Mrs. Justice Lang DBE considered that these statutory provisions applied because if the authority had issued and served the liability notice correctly and in time the amount of CIL payable would have been the same. The breaches of regulation 65 did not affect the amount of CIL. This is in contrast with the Trent case where the prejudice suffered was the loss of the self-build housing exemption which would have removed the whole of the CIL liability.
9. General points
i. The challenge to the amount of CIL stated in a liability notice is by way of statutory review and appeal and not by judicial review. This is provided that the statutory route is available. If it is available, then it should be pursued.

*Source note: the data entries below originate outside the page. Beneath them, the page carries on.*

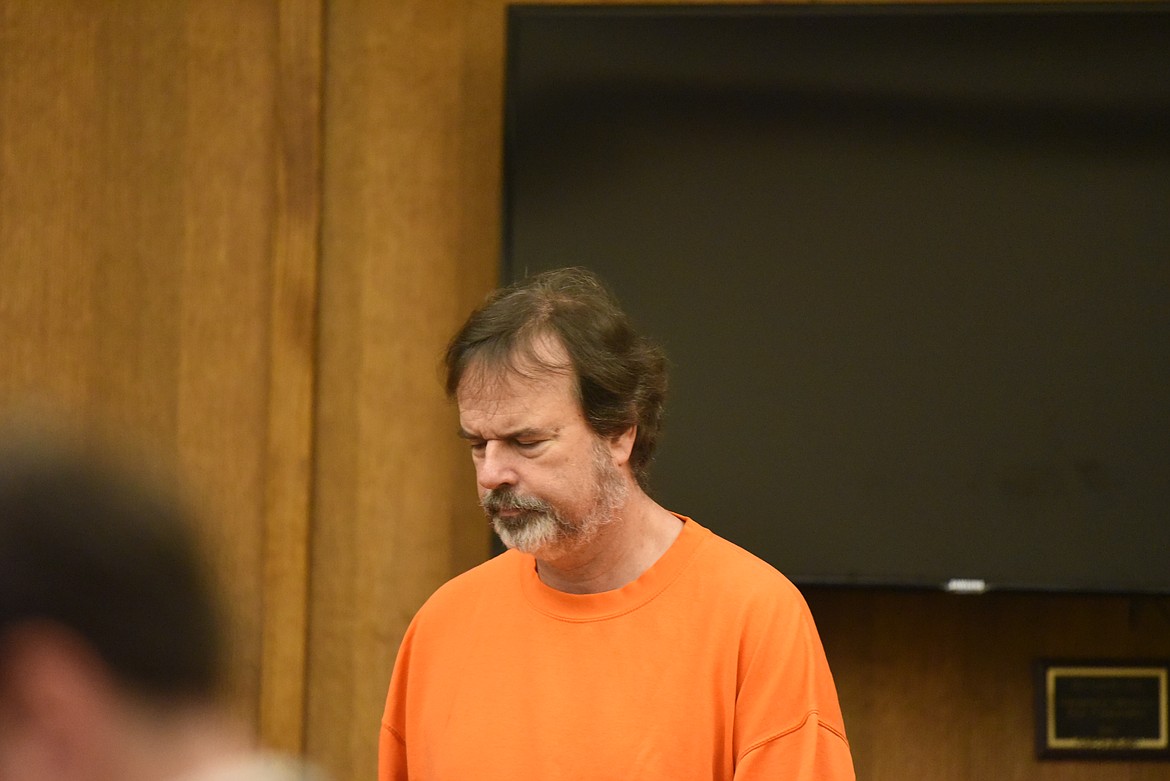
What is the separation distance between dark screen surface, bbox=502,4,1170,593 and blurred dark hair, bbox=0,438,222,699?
6.46 ft

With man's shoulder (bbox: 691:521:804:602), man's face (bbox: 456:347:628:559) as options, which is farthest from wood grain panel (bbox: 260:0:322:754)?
man's shoulder (bbox: 691:521:804:602)

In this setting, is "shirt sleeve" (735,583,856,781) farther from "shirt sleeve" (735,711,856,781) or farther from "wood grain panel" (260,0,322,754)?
"wood grain panel" (260,0,322,754)

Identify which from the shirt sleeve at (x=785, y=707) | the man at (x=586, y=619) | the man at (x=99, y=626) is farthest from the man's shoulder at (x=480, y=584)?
the man at (x=99, y=626)

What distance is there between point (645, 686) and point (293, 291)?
139cm

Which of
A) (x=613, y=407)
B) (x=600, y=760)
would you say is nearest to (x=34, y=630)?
(x=600, y=760)

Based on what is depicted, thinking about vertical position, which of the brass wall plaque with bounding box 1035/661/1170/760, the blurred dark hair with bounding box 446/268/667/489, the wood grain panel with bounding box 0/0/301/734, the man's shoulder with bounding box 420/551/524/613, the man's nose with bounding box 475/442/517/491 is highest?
the wood grain panel with bounding box 0/0/301/734

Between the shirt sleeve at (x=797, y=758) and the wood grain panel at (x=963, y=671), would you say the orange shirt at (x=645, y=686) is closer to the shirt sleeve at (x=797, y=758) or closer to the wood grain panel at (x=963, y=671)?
the shirt sleeve at (x=797, y=758)

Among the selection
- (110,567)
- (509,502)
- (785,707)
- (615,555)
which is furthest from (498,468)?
(110,567)

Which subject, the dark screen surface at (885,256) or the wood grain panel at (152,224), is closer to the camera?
the dark screen surface at (885,256)

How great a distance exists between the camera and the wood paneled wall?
2.74 meters

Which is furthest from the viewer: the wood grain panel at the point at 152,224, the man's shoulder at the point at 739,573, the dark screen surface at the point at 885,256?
the wood grain panel at the point at 152,224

ii. If the statutory route has been lost due to the commencement of the development or the failure to request a review to make an appeal within the statutory time limit then that may preclude permission to pursue a claim for judicial review being granted because the claimant has by the claimant’s own act or omission lost the opportunity to appeal. However, if a liability notice has been served after commencement as in R (oao Oval Estates (St. Peter’s) Limited) v Bath & North East Somerset Council  EWHC 457 (Admin) then that may allow a claim for judicial review to be continued. In the Oval Estates case there was also financial pressure on the claimant to commence the development which was also taken into account. The judge described the permission to continue the claim granted in that case as exceptional.
iii. Compliance by a liability notice with the requirements of regulation 65 will be an important issue in any statutory appeal relating to a demand notice.
iv. delay in pursuing a claim for judicial review may by itself as in the Braithwaite case block the claim. In some cases, a fine judgment may need to be made whether to commence a claim for judicial review or alternatively to pursue a statutory appeal in relation to a demand notice. The risk being that pursuing the appeal will mean that the ability to claim judicial review is lost. In the Braithwaite case the problem was not just delay but also waiver.
v. prejudice suffered by the claimant due to the late service of a liability notice is an essential element of any challenge by judicial review to the notice. If the amount of CIL payable would be unaffected by the breach of regulation 65 then that indicates that there is no prejudice and separately will cause section 31(3D) to apply so that the Court will refuse permission to continue.
vi. acceptance of beneficial payment terms following late service of a liability notice will waive the breach of regulation 65(1).
vii. decisions as to the route forward for an owner/developer faced by late service of a liability notice are difficult and have to be made under real time pressure.